I got to thinking as I was walking on the familiar beach path a few days ago that I’ve walked that path as many different girls: a teenage girl, a college girl, a girl in love, a heartbroken girl, a confused, sad, joyful and excited girl. A girl arm and arm with her mom, her dad, her best friends and her sisters. No matter who happened to show up as me that summer, I consistently walked or ran that path by the water and the lava rocks and the giant sea turtles as many times as possible before the sad departure day arrived.

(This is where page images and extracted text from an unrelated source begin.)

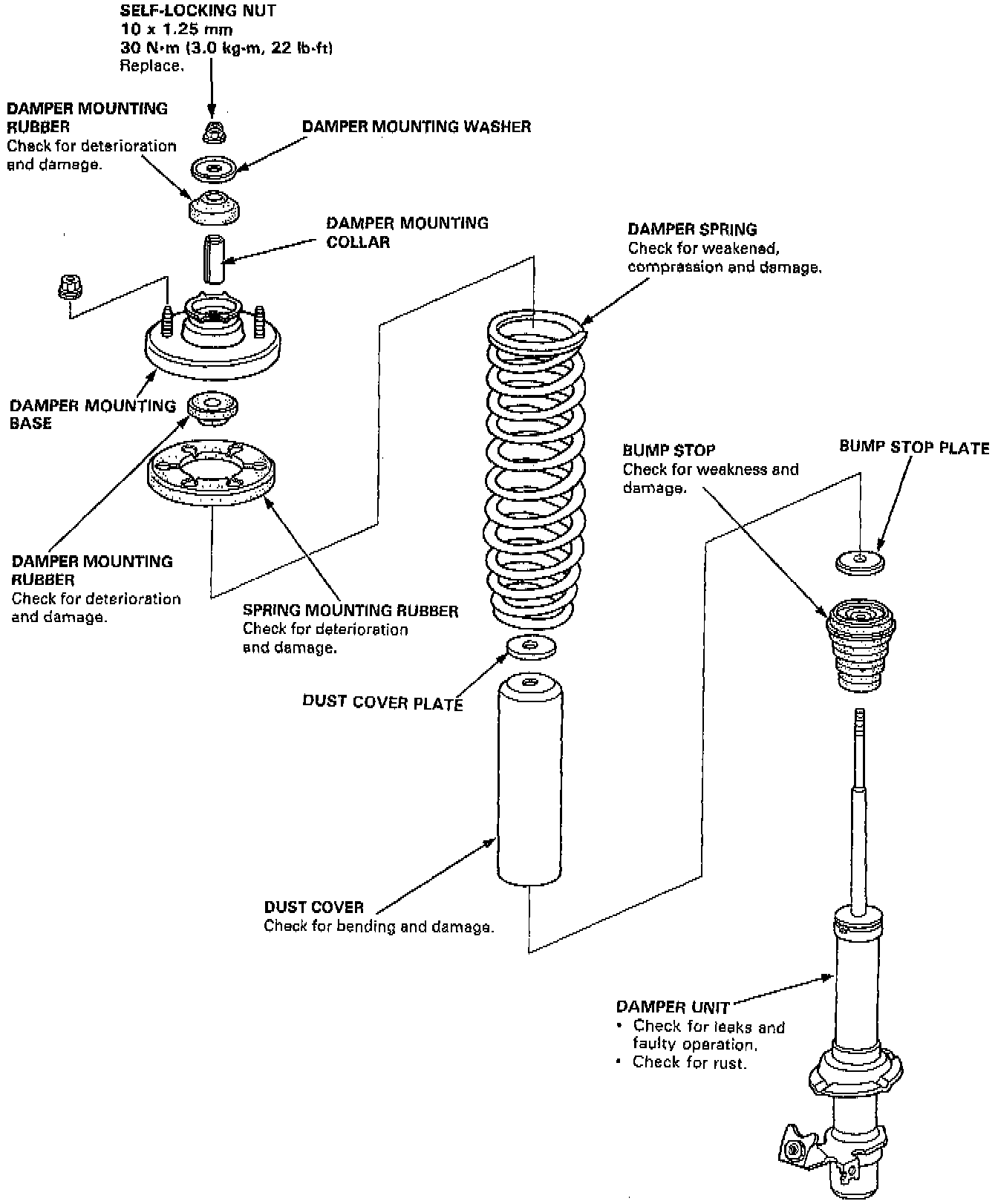 SELF-LOCKING NUT
10 x 1.25 mm
30 N·m (3.0 kg-m, 22 lb-ft)
Replace.

DAMPER MOUNTING RUBBER
Check for deterioration and damage.

DAMPER MOUNTING WASHER

DAMPER MOUNTING COLLAR

DAMPER SPRING
Check for weakened, compression and damage.

DAMPER MOUNTING BASE

BUMP STOP
Check for weakness and damage.

BUMP STOP PLATE

DAMPER MOUNTING RUBBER
Check for deterioration and damage.

SPRING MOUNTING RUBBER
Check for deterioration and damage.

DUST COVER PLATE

DUST COVER
Check for bending and damage.

DAMPER UNIT
• Check for leaks and faulty operation.
• Check for rust.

It’s strange how a place can remind you of who you once were and what you once were like. I’m laughing now at how timely it is for me to visit that path at this point in my own path when I’m starting a new career and hoping for the best and trying not to be terrified of the worst. This path has been good for me these past few days to remember why I’m doing this, to remember the parts of me that love and have always loved to write. The part of me that told people at age five that I was going to be an Author. The eight-year-old me that made up stories and read them aloud to my class. The college me that competed in a slam poetry contest (yes, yes I did that).
Those parts of us. Remember them? They’re still there, but sometimes we quiet them and hush them until we convince ourselves they’ve gone away. We do this because we are clinging to the reliable things like schedules, and financial goals and to-do lists and things that aren’t bad but when they are our rock, we feel no need for anything else—a hobby, a passion, a savior.
On my beach path, I’ve been assured the parts of me I’d forgotten have not actually gone away. Neither have yours. I’ve also been assured that we owe it to ourselves to be honest about who we are. To let what we’ve let die a little come back to life. This often means taking little steps like signing up to be in the chorus of a community theater production, taking a substitute teaching gig, knitting a scarf for a friend. Whatever it is that taps into that part of you you’ve been keeping under the surface, into that thing you once loved and were good at and others told you so.
Find the walking path, or the city, or the house or the park that will remind you of this. Go there, walk around and remember what it was. Remember who you were.